Editor's Letter

Editor’s Letter: Mercury Prize Contenders

By | Published on Wednesday 12 September 2012

Mercury Prize

This afternoon at about 5.30pm, Lauren Laverne will begin reading out this year’s Mercury Prize shortlist, at which point you will officially be allowed to start complaining about it. Though as it will end up clashing with the iPhone 5 launch, you might have to decide which you complain about first.

As usual, the group of people charged with officially deciding which twelve British albums were definitely the best in the last year (or fourteen months this time, due to the award shifting back by two months) will fail to come up with the list you would have written if given the opportunity. Instead they’ll probably just put through the albums the majority of the panel think are the most deserving. The idiots.

Anyway, to prepare you for what’s about to come, I’ve pulled together some of the big (and not so big) contenders for this year’s shortlist. Obviously these are the acts I think stand a chance of getting shortlisted, not those I’d choose myself, otherwise Emika and Dan Le Sac would be on there for starters. I’ve also assumed that electronic music’s continued dominance in pop and its infiltration of indie will ensure that artists operating within more ‘pure’ electronic genres will also be missing. Though now I think about it, Orbital are probably in with a chance. Well anyway, forget that, here are the 20 most likely to succeed.

Alt-J – An Awesome Wave
This seems like the safest bet of the bunch, praise for this album has been far-reaching and they have become one of the new band success stories of the year. And if any band deserve a nomination, it’s probably them. Alt-J have gone to some lengths to develop a sound that sounds like no one else, pulling in influences from a huge range of sources from folk to dubstep, without making an absolute mess of it.
------------------------------------------------
Problems to solve |
A - Transcribe the part of the Mercury Prize letter from "As usual, the" to "deserving. The idiots.", keeping every word and mark unchanged.
B - Answer these questions from the Mercury Prize letter.
(i) Who will read out this year's shortlist?
(ii) With what launch will the announcement clash?
(iii) What is the title of the Alt-J album listed as a contender?
C - Write the next part of the Mercury Prize letter, following on from its entry on Alt-J.

Recorded information |
------------------------------------------------
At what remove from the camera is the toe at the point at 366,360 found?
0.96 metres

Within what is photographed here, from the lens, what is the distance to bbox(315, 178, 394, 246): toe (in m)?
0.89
------------------------------------------------
Expected answers |
A -
As usual, the group of people charged with officially deciding which twelve British albums were definitely the best in the last year (or fourteen months this time, due to the award shifting back by two months) will fail to come up with the list you would have written if given the opportunity. Instead they’ll probably just put through the albums the majority of the panel think are the most deserving. The idiots.

B -
(i) Lauren Laverne
(ii) The iPhone 5 launch
(iii) An Awesome Wave

C -
Django Django – Django Django
Another shoo-in for a nomination, surely. Django Django have been another 2012 new band success story, though with one much more obvious reference point in The Beta Band (and drummer Dave Mclean being the younger brother of that band’s keyboard player John Mclean can’t be the sole reason for this). Since their debut album was released in January, single release ‘Default’ has become one of those songs you hear bloody everywhere. It’s good though, so I don’t mind.

The Maccabees – Given To The Wild
When this album came out in January it looked certain for a place on the shortlist, but I think the appearance of Alt-J and Django Django might just edge it out. I could be wrong though.

The xx – Coexist
Everyone seems pretty certain that The xx’s second album is going to be on the list, and its 10 Sep release date just puts it inside the eligibility period. I’m not so sure it’ll be there – it’s possibly a little too similar to their debut to warrant a place in the final shortlist. That said, experience has taught me that ignoring the most obvious choices is usually foolish when trying to predict this list.

Kasabian – Veloceraptor!
There’s just a grim inevitability to this one, isn’t there?

Plan B – Ill Manors
Plan B’s ‘The Defamation Of Strickland Banks’ album wasn’t nominated for the 2010 Mercury Prize, which automatically gives this the guilt vote in that regard (not that ‘Ill Manors’ isn’t good, but it worked for Elbow, didn’t it?). Also, it’s gritty, attempts give voice to London’s disaffected youth and has John Cooper Clarke on it, all things which will likely appeal to the judges.

Kate Bush – 50 Words For Snow
Well, come on, how often is the opportunity to nominate Kate Bush for a Mercury likely to arise? She only releases a new album once every 60 or 70 years. And, hey, if they nominated her she might come to the ceremony! She almost certainly wouldn’t, but, you know, she still might.

Jessie Ware – Devotion
Everyone loves Jessie Ware. That’s what Twitter has led me to believe, anyway. The devotion (see what I did there?) to her from both music critics and her fans suggests that there might be some sort of mob/pitchfork situation if she is overlooked. Which she won’t be because everybody loves her.

Emeli Sandé – Our Version Of Events
If this summer taught us anything, it’s that if there’s a ceremony of some sort going on, Emeli Sandé will probably sing at it at least once. This may be her debut album, but Sandé already has a long list of guest appearances and songwriting credits with other pop artists (including adding vocals to ‘Let’s Go’ from Tinie Tempah’s Mercury nominated debut album). She’s saved her more mature songwriting for herself though, which could stand her in good stead for a Mercury nomination.

Noel Gallagher’s High Flying Birds – Noel Gallagher’s High Flying Birds
Beady Eye were obviously robbed when it came to last year’s nominations, but does ‘that guy out of Oasis’ stand a better chance than ‘those guys out of Oasis’? Well, yes, of course he does – he’s the one with all the songs – but that doesn’t mean he’ll make it onto the list.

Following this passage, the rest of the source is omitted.